*Given problem a*
Duplicate the part of the thread on TV prices in Mexico from "If you don't" to "sold in the US.".

*Text*
+++

# TV pricing?



## m55vette (May 21, 2010)

What can I expect to pay for a 26" or 32" flat screen in Mexico? No HD, just a regular TV? Can't bring one with me this trip, but would like one for the house. Thanks!

Mike


----------



## RVGRINGO (May 16, 2007)

You will have lots of choices and prices will be only slightly higher, if at all. Certainly not worth trying to carry one down, pay duty and take a chance of damaging it.
Enjoy your trip.


----------



## mexliving (Mar 30, 2009)

expect to pay 9,999.00 pesos for a 32 inch flat screen..... so you save money if you bring your own down here..... remember... if you bring it down in the original box and dont declare at aduana , it can be confiscated.

if i could go back to the usa, i would have purchased a flat screen and drove down with it...


----------



## conklinwh (Dec 19, 2009)

If you don't want HD capable the costs can be much less at Costco or even other locations.
My guess is 7-8,000 pesos and I've seen lower. You do need look at the TV and make sure that you are buying the same resolution that they are showing. I have seen resolutions in Mexico far lower than anything sold in the US.


----------



## sparks (Jun 17, 2007)

Bets Buy in Guad has a 32" HD LG brand for $6999 or about 600us

Catálogo


----------



## m55vette (May 21, 2010)

sparks said:


> Bets Buy in Guad has a 32" HD LG brand for $6999 or about 600us
> 
> Catálogo


Just got a Sony 32" at Ajijic Tio Sam for $6699 pesos. Bundled it with a few other items and got a nice discount as well! 

Moved into our new home today! Dinner at the Chili Bang BAr, good chow!

Gracias for the Tv info!


----------

+++

*Data excerpts*
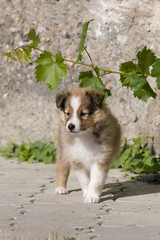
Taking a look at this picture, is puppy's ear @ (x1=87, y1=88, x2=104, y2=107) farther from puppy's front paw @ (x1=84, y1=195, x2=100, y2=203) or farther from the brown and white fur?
puppy's front paw @ (x1=84, y1=195, x2=100, y2=203)

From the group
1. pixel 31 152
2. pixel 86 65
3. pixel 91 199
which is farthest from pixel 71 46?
pixel 91 199

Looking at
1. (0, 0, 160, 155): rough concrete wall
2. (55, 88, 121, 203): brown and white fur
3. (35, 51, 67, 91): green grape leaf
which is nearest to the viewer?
(35, 51, 67, 91): green grape leaf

+++

*Given problem b*
In the listing, swap "nearest" for "closest" and give back only the lines from the one with "From the group" through the end of the listing, with everything else unchanged.

*Response a*
If you don't want HD capable the costs can be much less at Costco or even other locations.
My guess is 7-8,000 pesos and I've seen lower. You do need look at the TV and make sure that you are buying the same resolution that they are showing. I have seen resolutions in Mexico far lower than anything sold in the US.

*Response b*
From the group
1. pixel 31 152
2. pixel 86 65
3. pixel 91 199
which is farthest from pixel 71 46?
pixel 91 199

Looking at
1. (0, 0, 160, 155): rough concrete wall
2. (55, 88, 121, 203): brown and white fur
3. (35, 51, 67, 91): green grape leaf
which is closest to the viewer?
(35, 51, 67, 91): green grape leaf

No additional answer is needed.